Steamed Holiday Pudding
|All purpose flour||2 1⁄3 Cup (37.33 tbs)|
|Chopped suet||1 1⁄3 Cup (21.33 tbs)|
|Firmly packed brown sugar||1 1⁄3 Cup (21.33 tbs)|
|Ground cinnamon||1⁄4 Teaspoon|
|Ground cloves||1⁄4 Teaspoon|
|Ground ginger||1⁄4 Teaspoon|
|Ground nutmeg||1⁄4 Teaspoon|
|Orange juice||2⁄3 Cup (10.67 tbs)|
|Water||2⁄3 Cup (10.67 tbs)|
|Chopped raisins||1 1⁄3 Cup (21.33 tbs)|
|Chopped mixed candied fruit||1 1⁄3 Cup (21.33 tbs)|
|Currants||1 1⁄3 Cup (21.33 tbs)|
|Chopped dried figs||2⁄3 Cup (10.67 tbs)|
|Hard sauce||1 Tablespoon|
Combine first 8 ingredients in a large bowl; mix well.

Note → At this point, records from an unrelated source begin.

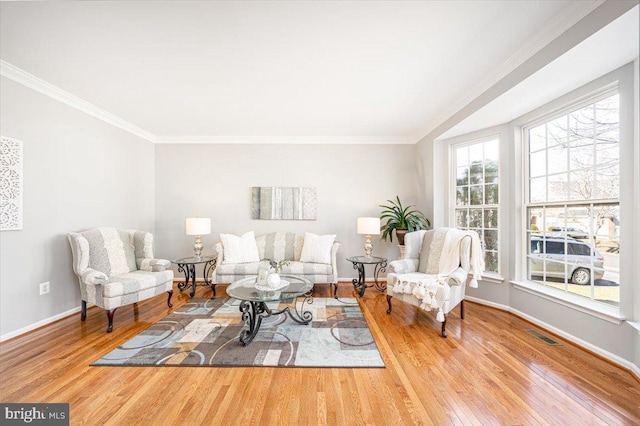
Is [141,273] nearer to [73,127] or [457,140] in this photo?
[73,127]

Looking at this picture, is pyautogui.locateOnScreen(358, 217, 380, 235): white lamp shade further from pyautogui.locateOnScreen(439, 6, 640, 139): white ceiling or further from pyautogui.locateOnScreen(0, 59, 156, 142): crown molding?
pyautogui.locateOnScreen(0, 59, 156, 142): crown molding

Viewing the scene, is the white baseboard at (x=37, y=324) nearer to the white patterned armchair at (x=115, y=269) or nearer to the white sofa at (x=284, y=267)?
the white patterned armchair at (x=115, y=269)

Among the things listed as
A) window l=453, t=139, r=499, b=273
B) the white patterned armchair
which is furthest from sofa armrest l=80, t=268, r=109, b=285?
window l=453, t=139, r=499, b=273

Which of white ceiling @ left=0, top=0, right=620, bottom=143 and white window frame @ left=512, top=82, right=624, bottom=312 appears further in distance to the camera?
white window frame @ left=512, top=82, right=624, bottom=312

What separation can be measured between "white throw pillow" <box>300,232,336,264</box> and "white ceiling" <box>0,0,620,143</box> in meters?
1.91

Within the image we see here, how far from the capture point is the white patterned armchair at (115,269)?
9.10 feet

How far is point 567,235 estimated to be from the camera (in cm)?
271

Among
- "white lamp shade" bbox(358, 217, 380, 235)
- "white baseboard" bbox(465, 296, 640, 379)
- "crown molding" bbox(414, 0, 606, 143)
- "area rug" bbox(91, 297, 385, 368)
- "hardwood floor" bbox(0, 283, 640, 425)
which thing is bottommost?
"hardwood floor" bbox(0, 283, 640, 425)

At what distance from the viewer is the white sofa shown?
12.7 feet

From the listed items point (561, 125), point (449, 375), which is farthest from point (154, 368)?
point (561, 125)

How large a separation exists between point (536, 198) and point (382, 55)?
2.46 metres

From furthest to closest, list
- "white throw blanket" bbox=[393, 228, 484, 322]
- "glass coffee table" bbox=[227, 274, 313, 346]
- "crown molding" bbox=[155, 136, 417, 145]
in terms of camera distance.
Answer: "crown molding" bbox=[155, 136, 417, 145] < "white throw blanket" bbox=[393, 228, 484, 322] < "glass coffee table" bbox=[227, 274, 313, 346]

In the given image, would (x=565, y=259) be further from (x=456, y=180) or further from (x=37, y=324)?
(x=37, y=324)

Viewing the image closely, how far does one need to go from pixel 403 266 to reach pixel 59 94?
4581 millimetres
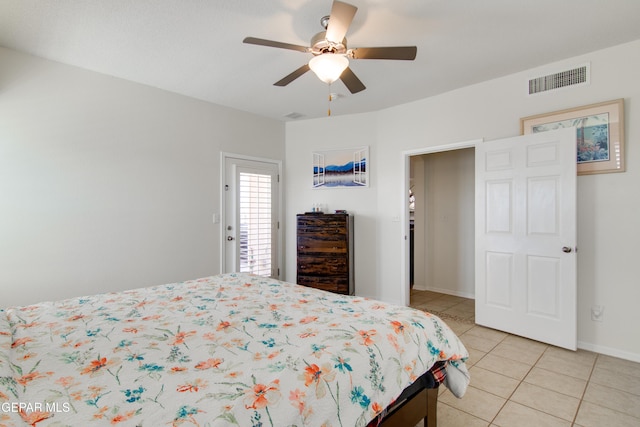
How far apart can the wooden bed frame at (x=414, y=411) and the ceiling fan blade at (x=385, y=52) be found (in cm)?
199

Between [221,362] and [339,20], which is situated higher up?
[339,20]

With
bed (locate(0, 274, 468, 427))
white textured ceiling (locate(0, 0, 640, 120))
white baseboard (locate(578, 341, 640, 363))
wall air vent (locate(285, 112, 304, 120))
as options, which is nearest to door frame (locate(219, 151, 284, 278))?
wall air vent (locate(285, 112, 304, 120))

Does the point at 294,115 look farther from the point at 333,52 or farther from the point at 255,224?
the point at 333,52

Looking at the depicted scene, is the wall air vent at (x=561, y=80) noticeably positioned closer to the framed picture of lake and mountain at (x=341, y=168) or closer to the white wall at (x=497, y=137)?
the white wall at (x=497, y=137)

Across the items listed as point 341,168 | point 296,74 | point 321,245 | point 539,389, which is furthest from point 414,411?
point 341,168

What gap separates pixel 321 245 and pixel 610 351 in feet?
9.83

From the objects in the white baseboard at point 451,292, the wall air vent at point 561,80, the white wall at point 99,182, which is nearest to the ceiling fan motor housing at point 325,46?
the wall air vent at point 561,80

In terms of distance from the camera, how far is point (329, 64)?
2059 mm

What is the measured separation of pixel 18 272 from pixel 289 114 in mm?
3410

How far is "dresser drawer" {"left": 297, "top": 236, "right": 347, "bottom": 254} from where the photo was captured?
4.12 m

Add eggs, orange juice, and water; stir well.
Combine raisins, candied fruit, currants, and figs; add to flour mixture, stirring, well.
Spoon mixture into a greased 1 1/2-quart steamed pudding mold; cover tightly.
Place mold on a shallow rack in a large, deep kettle with enough boiling water to come two-thirds up the mold.
Cover kettle; steam pudding about 5 hours in continuously boiling water (replace water as needed).
Let pudding stand 5 minutes; Unmold and serve with hard sauce.